(Given request) List every line below that contains the word "idler".
**** Entries provided ****
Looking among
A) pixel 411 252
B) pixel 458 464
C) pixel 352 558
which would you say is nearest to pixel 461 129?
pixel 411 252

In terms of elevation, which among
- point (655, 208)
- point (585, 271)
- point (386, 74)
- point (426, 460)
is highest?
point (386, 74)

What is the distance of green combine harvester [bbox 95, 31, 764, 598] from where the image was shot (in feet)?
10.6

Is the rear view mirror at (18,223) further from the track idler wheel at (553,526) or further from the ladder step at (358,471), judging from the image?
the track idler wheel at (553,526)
****
**** Entries provided ****
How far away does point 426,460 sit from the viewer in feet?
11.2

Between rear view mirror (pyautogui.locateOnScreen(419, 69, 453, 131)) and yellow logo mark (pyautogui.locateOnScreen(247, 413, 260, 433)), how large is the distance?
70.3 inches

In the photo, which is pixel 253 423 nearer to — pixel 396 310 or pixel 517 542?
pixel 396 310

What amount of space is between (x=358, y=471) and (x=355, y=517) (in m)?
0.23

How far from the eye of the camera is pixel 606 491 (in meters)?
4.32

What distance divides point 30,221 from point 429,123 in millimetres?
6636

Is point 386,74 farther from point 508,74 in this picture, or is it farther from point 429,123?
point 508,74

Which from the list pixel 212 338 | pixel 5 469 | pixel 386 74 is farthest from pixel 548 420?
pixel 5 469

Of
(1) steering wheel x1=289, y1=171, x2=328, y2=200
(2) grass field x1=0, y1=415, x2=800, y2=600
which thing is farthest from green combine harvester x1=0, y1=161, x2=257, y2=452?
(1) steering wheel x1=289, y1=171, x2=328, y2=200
****
(Response to the task)
Is the rear view mirror at (18,223) further from the track idler wheel at (553,526) or further from the ladder step at (358,471), judging from the image?
the track idler wheel at (553,526)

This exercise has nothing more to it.